“Why does anyone need assistance to commit suicide? There are plenty of weapons, tall buildings, high bridges, closed garages with motors running, heroin and sleeping pills, to name a few commonly employed methods that have been successful.”
Rep. Thomas Shields made this observation in a letter to a young constituent. The obvious question is: Why would he?
There is no acceptable answer.
Mike Simpson lives in Auburn and mailed Shields a well-researched and polite letter suggesting that Maine adopt a law permitting physician-assisted suicide. The response he got from the representative was anything but polite or reasonable.
Shields, a doctor, a Republican and a Christian, doesn’t support physician-assisted suicide. He has, he wrote Simpson, toyed with the theory of legislator-assisted suicide.
Constituents could, he suggested, “simply ask your legislator to supply you with a loaded weapon so you can blow your brains out; simple, efficient, but a little messy.”
However, he went on, Shields doesn’t “know many legislators who want to be put in that position of responsibility.”
These are the sentiments of an elected official delivered to a 17-year-old student who wrote to Shields as part of a classroom project.
Shields defended his letter as personal views expressed in a personal communication to the student. Not so.
The letter was drafted on official House of Representatives letterhead. It was a response to a formal request for consideration of legislation. The student’s letter may have been delivered to Shields’ home, but there was nothing private about this communication. It was official business and Shields acted poorly in his official capacity as a state legislator.
No matter what his personal feelings, Shields is an elected official and everything he does reflects on the people of District 72.
Shields owes Simpson more than an apology. We suggest the representative make an appearance at Edward Little High School and give his full attention and official respect to Simpson and his peers, some of whom are old enough to vote.
Public policy 101
Rod Paige is the nation’s secretary of education, the man responsible for implementing policy in public schools.
A man who believes, “all things being equal, I would prefer to have a child in a school where there’s a strong appreciation for values, the kinds of values that I think are associated with the Christian communities, so that this child can be brought up in an environment that teaches them to have strong faith.”

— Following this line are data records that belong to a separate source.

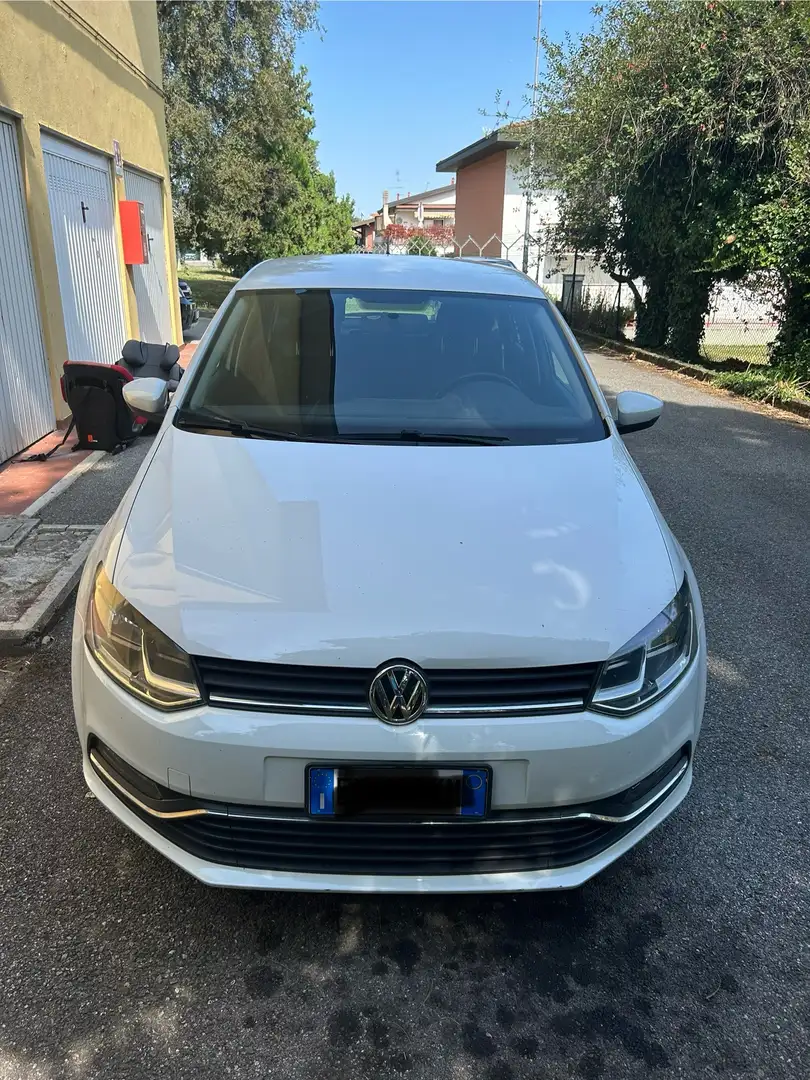 Volkswagen Polo 1.4 TDI (Blue Motion Technology) Comfortline - 1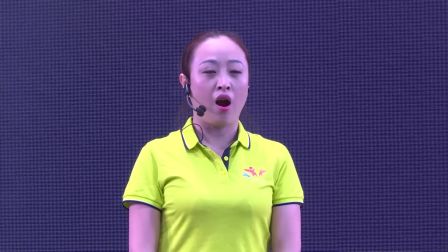 4《民主之歌》 广场舞教学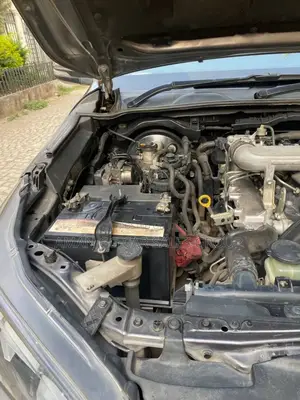 Toyota Hilux 2016 Black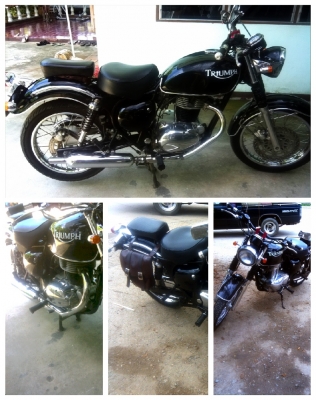 ขายหรือแลก kawasaki estrella250 สวยๆ แหล่มๆ 44000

His reasoning, he argues, is that Christian schools operate under set and like values. Public schools are problematic because there are “many different kids with different kinds of values,” he said.
That’s right. Kids are different. Families are different. This country is full of differences and public schools have a duty to accept and educate students of hugely diverse backgrounds, behaviors, dreams and goals.
Should public schools expect students to behave? Absolutely.
Should students be expected to act in concert because of shared Christian faith? Absolutely not.
Not in a nation founded on the very principle of religious freedom.